▶ _Exercise requirements_:
Please output the section of the listing below that opens with the line containing "genus: Papio" and closes with the line containing "genus: Connochaetes", exactly and with nothing else.

▶ _Input material_:
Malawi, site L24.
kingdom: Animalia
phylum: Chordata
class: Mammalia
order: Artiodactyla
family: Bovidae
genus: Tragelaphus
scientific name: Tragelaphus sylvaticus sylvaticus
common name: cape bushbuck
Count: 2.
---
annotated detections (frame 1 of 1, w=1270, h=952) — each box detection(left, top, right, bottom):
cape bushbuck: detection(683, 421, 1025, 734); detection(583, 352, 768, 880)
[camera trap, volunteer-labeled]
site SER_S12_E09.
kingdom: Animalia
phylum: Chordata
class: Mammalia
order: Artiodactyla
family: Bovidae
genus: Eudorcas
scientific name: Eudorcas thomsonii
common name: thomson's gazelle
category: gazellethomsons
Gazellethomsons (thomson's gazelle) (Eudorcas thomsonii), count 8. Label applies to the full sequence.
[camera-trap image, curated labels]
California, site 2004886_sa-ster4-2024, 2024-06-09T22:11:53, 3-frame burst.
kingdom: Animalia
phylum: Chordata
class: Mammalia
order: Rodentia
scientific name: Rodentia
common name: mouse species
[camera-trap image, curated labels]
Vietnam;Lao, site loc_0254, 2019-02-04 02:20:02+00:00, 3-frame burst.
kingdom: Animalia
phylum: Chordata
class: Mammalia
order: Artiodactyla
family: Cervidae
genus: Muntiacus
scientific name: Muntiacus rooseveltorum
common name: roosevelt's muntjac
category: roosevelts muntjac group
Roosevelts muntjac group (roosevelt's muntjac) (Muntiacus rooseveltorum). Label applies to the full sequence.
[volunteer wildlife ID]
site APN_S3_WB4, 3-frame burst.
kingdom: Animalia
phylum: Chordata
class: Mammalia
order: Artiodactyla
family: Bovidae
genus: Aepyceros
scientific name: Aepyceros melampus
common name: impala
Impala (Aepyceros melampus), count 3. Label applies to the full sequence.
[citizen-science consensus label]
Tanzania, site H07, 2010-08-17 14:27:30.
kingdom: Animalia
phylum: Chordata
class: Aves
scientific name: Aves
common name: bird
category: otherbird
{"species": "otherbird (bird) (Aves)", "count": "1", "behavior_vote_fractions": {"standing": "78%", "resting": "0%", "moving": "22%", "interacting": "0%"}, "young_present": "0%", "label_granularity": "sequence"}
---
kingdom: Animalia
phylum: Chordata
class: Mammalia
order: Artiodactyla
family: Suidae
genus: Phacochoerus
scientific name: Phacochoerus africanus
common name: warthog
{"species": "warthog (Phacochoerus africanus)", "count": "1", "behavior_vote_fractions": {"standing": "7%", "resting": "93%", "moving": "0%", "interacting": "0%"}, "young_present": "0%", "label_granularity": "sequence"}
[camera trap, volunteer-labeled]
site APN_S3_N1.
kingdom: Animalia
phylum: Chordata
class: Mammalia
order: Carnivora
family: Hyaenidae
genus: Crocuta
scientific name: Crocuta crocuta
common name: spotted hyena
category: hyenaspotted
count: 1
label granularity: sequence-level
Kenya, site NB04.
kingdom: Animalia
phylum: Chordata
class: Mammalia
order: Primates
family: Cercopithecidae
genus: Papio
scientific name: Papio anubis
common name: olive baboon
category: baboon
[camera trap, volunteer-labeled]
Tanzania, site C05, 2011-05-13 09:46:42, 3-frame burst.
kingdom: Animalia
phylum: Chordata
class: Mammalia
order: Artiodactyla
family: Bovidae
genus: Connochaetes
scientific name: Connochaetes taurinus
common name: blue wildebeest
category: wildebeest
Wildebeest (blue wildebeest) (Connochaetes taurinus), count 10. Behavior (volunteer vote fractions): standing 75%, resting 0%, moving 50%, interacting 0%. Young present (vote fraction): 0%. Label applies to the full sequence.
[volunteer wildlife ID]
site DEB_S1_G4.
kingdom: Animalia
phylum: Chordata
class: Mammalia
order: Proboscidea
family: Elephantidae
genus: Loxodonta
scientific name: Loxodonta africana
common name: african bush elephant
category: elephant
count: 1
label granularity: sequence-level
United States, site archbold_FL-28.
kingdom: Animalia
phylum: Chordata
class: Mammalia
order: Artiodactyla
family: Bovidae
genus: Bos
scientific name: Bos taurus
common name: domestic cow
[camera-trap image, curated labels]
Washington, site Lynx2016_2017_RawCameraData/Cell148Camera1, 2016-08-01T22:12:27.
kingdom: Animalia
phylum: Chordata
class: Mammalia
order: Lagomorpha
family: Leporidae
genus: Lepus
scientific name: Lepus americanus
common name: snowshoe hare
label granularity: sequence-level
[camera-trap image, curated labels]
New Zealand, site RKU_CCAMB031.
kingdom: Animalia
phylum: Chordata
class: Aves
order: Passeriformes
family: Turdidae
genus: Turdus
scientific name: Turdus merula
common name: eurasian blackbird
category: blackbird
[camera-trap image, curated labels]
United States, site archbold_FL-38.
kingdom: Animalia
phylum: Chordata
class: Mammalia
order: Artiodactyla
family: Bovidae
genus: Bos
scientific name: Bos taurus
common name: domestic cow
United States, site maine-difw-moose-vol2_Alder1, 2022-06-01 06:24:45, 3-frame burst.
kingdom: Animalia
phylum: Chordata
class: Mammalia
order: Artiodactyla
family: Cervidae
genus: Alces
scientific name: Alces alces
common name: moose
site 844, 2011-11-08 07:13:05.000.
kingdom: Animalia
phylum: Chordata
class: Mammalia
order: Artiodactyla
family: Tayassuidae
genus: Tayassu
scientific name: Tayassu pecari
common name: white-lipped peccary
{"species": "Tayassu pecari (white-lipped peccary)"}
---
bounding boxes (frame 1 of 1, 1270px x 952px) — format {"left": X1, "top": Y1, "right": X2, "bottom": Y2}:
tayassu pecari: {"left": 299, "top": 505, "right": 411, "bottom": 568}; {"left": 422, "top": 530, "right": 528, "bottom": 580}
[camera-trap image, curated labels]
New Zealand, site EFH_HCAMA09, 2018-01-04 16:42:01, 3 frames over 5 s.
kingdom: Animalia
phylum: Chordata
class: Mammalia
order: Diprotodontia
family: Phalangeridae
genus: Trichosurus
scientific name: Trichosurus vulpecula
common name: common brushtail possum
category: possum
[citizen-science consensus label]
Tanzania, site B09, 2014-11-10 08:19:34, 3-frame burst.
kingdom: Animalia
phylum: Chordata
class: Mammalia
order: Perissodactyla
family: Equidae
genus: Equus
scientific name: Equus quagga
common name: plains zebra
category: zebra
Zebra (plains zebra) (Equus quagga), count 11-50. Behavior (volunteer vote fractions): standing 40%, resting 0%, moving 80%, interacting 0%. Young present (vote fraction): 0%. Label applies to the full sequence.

▶ _Output for this task_:
genus: Papio
scientific name: Papio anubis
common name: olive baboon
category: baboon
[camera trap, volunteer-labeled]
Tanzania, site C05, 2011-05-13 09:46:42, 3-frame burst.
kingdom: Animalia
phylum: Chordata
class: Mammalia
order: Artiodactyla
family: Bovidae
genus: Connochaetes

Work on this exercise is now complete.